PASSAGE PROVIDED –

Content starts

Folks can make things work if it matters enough to both but freshman year is WAY too early for parents’ concern.

We have friends who have managed to have a shared professorship at various institutions. They were more interested in teaching than doing research. They definitely had to make some compromised in the quality of the institutions where they worked. (She was offered tenure at Vassar, he wasn’t.)

Many of the other two Phd. families I’ve known one person of the couple has had to make compromises.

OTOH, I know quite a few who’ve been very successful. Here in the NYC area there are a lot of places where you can do medical research, so you don’t have to be at the same institution.

My freshman girlfriend was the “one”
Until we broke up.

You’re a parent a parent and have gained wisdom that your child doesn’t have. It’s your obligation and right to tell him what you think,

AND THEN butt out!

It may not be directly applicable, but I had a talk with my daughter about this. She was/is applying to a PhD program and had/has a boyfriend, who, while not going for his PhD, does have a a job with a very prestigious company, and is disinclined to move wherever she ends up, although he certainly could.

I basically said that if they were to marry, the marriage comes first and someone needs to compromise. If they are not, then she must pursue her own dreams, and hope they align somehow. My spouse and I did the former. We compromised on grad school because we were married, and the marriage was more important- and we have done great!

But my daughter’s dreams did not align with her boyfriend’s. She’ll (probably) be leaving and moving to the opposite coast. That’s the way it goes. But I think our talk provided her with the clarity she needed to make the move.

Content ends

PROVIDED MATERIAL –
Content starts

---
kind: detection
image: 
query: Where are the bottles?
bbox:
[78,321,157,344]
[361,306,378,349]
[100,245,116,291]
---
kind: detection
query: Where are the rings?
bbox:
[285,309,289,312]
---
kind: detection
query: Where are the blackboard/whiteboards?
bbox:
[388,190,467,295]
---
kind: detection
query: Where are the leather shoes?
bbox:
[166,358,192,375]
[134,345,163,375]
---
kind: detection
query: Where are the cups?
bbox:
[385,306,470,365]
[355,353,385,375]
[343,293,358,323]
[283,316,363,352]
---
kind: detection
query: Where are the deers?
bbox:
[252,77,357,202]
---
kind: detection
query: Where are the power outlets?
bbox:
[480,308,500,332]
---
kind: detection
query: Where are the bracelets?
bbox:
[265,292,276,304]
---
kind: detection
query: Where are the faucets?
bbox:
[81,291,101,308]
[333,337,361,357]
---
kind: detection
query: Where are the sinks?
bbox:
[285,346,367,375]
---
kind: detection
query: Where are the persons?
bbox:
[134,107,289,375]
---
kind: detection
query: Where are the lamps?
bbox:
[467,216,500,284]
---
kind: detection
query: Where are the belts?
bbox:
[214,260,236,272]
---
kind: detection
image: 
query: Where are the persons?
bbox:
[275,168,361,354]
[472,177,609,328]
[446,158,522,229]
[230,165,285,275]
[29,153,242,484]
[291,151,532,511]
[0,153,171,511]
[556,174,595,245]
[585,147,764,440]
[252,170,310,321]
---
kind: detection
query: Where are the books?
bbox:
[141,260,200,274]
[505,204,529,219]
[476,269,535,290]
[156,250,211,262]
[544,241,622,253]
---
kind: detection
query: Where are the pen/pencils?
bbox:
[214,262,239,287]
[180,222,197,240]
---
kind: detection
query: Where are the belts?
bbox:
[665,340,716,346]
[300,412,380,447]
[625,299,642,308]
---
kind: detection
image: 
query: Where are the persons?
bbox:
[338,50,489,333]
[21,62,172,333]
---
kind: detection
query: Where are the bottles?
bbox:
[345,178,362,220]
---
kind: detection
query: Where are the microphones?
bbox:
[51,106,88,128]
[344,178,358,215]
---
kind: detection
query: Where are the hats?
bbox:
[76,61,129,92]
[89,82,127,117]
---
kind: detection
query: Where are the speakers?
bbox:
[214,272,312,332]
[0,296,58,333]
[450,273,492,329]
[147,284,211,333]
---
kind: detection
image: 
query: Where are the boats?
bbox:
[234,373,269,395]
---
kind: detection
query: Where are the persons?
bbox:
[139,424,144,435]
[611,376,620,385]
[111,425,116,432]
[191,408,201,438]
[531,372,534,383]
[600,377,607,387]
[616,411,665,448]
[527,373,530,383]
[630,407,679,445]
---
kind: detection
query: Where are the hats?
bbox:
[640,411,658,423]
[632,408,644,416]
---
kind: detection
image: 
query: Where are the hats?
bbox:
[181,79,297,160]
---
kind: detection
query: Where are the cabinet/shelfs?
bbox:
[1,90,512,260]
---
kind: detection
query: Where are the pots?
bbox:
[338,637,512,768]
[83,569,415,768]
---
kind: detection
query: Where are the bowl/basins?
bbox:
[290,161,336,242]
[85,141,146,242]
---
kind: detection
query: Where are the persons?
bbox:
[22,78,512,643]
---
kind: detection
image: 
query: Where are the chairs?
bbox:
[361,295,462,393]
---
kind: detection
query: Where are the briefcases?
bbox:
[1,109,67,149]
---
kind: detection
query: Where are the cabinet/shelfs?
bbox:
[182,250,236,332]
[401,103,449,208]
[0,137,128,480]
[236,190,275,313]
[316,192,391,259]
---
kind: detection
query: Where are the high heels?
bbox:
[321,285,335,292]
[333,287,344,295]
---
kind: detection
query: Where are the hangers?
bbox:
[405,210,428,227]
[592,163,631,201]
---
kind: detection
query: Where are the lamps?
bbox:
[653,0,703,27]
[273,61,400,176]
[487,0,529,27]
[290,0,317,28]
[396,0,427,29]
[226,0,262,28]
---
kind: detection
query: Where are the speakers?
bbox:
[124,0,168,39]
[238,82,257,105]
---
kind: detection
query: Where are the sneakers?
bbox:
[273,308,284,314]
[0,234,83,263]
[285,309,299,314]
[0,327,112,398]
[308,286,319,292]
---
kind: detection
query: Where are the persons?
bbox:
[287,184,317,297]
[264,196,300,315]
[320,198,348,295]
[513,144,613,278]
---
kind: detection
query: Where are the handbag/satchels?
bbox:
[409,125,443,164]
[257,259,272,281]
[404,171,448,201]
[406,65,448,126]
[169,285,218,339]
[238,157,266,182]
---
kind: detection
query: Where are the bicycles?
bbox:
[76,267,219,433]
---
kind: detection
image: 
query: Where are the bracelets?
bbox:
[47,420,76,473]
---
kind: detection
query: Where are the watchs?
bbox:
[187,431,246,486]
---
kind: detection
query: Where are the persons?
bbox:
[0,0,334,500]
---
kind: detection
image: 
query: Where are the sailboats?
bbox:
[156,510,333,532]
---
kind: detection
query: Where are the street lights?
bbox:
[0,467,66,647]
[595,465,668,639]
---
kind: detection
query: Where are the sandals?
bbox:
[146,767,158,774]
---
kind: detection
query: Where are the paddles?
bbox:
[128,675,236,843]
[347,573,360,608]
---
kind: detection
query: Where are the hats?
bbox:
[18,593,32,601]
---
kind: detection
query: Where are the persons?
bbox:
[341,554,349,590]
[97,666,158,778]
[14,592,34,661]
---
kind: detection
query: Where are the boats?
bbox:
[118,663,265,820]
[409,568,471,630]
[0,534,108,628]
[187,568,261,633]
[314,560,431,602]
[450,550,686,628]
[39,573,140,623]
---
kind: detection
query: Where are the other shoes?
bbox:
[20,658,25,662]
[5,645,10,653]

Content ends

PROBLEM A – Reproduce the passage on couples and careers from "It may not be" to "he certainly could.".
PROBLEM B – According to the passage on couples and careers, where was one of the friends who shared a professorship offered tenure?
The rows have no connection to the passage on couples and careers.

TASK RESULT A –
It may not be directly applicable, but I had a talk with my daughter about this. She was/is applying to a PhD program and had/has a boyfriend, who, while not going for his PhD, does have a a job with a very prestigious company, and is disinclined to move wherever she ends up, although he certainly could.

TASK RESULT B – At Vassar.